Spotlight on Pro Bono

The Pro Bono Partnership of Atlanta Provides Pro Bono Representation to Nonprofit Organizations Serving Low-Income and Disadvantaged Individuals

There is an impressive and growing array of pro bono work opportunities available to today's bar. For example, many attorneys prefer counseling and transactional work to litigation. At the Pro Bono Luncheon at the Section's Atlanta conference in November, Rachel Spears, Executive Director of The Pro Bono Partnership of Atlanta described how her organization helps these attorneys find pro bono work that is similar to what they do every day. The Pro Bono Partnership of Atlanta represents nonprofit organizations exclusively. "Like any employer," explains Spears, "nonprofits regularly have employment-related legal issues; and when they do, they often come to us for legal counsel."

"Our volunteer attorneys assist nonprofits by, for example, drafting employee handbooks, advising on employment decisions, responding to EEOC notices and Georgia Department of Labor inquiries, classifying workers as contractors or employees and counseling on overtime policies. About 20% of our work is employment-related; but we also assist nonprofits with contracts, corporate governance, intellectual property, real estate, tax, technology and other legal issues."

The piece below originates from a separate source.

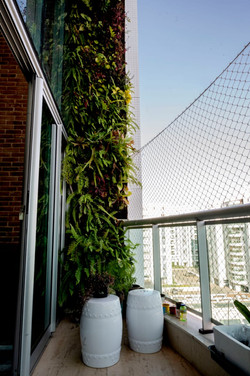 plantas-verticais-parede-verde-foto (9).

In order to be eligible for Pro Bono Partnership services, nonprofits must have 501(c)(3) tax-exempt status and serve low-income or disadvantaged individuals in the greater Atlanta area. Typical clients include afterschool programs for at-risk youth, transitional housing providers, health clinics for the uninsured and advocacy organizations for the disabled. If the Pro Bono Partnership of Atlanta did not exist, most of these organizations would have to navigate their legal issues without assistance from an attorney.

In addition to providing direct legal advice to clients when a legal issue arises, the Pro Bono Partnership strives to be proactive by educating all nonprofits about potential legal pitfalls before they happen. They provide information on topics such as the proper use of independent contractors, the Fair Labor Standards Act, social media policies and best practices in hiring and firing through newsletter articles, monthly webcasts and free in-person workshops. Many of these resources are available on their Website.

Spears explained that the Pro Bono Partnership has made a difference. "Since we opened in 2005, we have advised about 550 nonprofit clients on over 3000 legal matters with assistance from over 1500 attorney volunteers. Many of our volunteer attorneys are in-house at Atlanta-area corporations. In 2011 alone, we provided about $2.3 million worth of free legal services to nonprofits."

Because employment issues are so common among Pro Bono Partnership clients, they are always looking for employment attorneys to volunteer. If you are interested in volunteering with Pro Bono Partnership of Atlanta, please email info@pbpatl.org. There are programs similar to the Pro Bono Partnership in most major cities around the country, including New York City, Chicago and San Francisco. For a list of such programs, go to their Helpful Links page. If there is no such program in your area, you can contact a nonprofit directly and ask if they can use pro bono assistance. There is a good chance they will say yes.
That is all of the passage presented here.